• [TEXT SHOWN]
-.-.-

In some cases the drivers of legitimate companies agree to carry illegal goods without their employers' knowledge. This is particularly the case in the container trucking sector, as opposed to bulk trucking, because bulk truckers haul loads both to and from their destinations while container trucks often return from their destinations empty. Truck drivers are then bribed to take illegal goods on the return trip.
 
There are even cases where the drivers have run the trucks as taxis on their return trip, transporting illegal immigrants. They generally transport people in the second compartment of the container because when border officials open containers they generally only look in the first compartment, which they find empty.
 
Generally, though, these drivers are involved in small-scale smuggling and the real problem lies with companies whose whole operation centres on smuggling.
 
Other business and professionals involved in corruption
 
The trucking industry in not the only sector that is involved in corruption: this report has already made mention of the role of forwarding and clearing agencies in corruption. As with the trucking sector, some corrupt agencies offer their services to any criminal elements while others are linked to, or run by, the organised crime groups themselves. A police officer interviewed estimated that about 45% of forwarding and clearing agents were involved in some form of corruption, although he also pointed out that many agents working for legitimate companies will not involve themselves in corruption.104
 
Another sector that contributes to the success of organised crime is the banking sector and this chapter has referred to the involvement of bank employees in fraud operations.
 
Certain members of the legal fraternity also play a crucial role but they are difficult, if not impossible, to investigate as their activities are protected by client/attorney privilege.
 
This chapter has also referred to the involvement of certain car distributors, panel beaters and scrap yards in the distribution of stolen goods.

-.-.-

(Records from a dataset)
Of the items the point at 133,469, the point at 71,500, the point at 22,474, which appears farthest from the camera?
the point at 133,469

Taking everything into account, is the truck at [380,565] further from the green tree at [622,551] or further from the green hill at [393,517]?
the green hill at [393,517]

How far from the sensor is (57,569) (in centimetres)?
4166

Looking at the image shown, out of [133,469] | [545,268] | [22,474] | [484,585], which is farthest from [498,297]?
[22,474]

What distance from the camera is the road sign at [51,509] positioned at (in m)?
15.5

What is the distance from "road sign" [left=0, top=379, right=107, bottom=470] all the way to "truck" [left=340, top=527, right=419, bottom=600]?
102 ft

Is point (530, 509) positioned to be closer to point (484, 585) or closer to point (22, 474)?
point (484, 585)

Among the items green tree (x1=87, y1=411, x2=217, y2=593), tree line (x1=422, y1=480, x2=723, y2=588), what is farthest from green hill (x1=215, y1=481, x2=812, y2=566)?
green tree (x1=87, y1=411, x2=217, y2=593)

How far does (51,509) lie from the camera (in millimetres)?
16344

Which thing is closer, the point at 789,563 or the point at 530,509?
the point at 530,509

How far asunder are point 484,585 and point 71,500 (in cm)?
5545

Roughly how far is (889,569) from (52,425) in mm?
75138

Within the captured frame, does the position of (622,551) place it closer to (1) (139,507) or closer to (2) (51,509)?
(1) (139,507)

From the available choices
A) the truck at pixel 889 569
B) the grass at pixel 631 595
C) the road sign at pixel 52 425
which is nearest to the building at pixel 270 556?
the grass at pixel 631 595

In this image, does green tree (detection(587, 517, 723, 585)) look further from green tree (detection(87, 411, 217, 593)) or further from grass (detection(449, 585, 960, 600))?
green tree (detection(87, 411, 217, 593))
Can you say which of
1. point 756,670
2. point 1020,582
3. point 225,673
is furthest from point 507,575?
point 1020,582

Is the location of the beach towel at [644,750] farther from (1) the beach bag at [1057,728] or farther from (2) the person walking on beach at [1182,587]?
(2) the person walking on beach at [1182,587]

-.-.-

• [GIVEN REQUEST A]
Copy word for word the part of the text on smuggling and corruption starting at "In some cases" and ending at "the return trip.".
• [GIVEN REQUEST B]
In the text on smuggling and corruption, what share of forwarding and clearing agents did the interviewed police officer estimate were involved in some form of corruption?

• [CORRECT OUTPUT A]
In some cases the drivers of legitimate companies agree to carry illegal goods without their employers' knowledge. This is particularly the case in the container trucking sector, as opposed to bulk trucking, because bulk truckers haul loads both to and from their destinations while container trucks often return from their destinations empty. Truck drivers are then bribed to take illegal goods on the return trip.

• [CORRECT OUTPUT B]
About 45%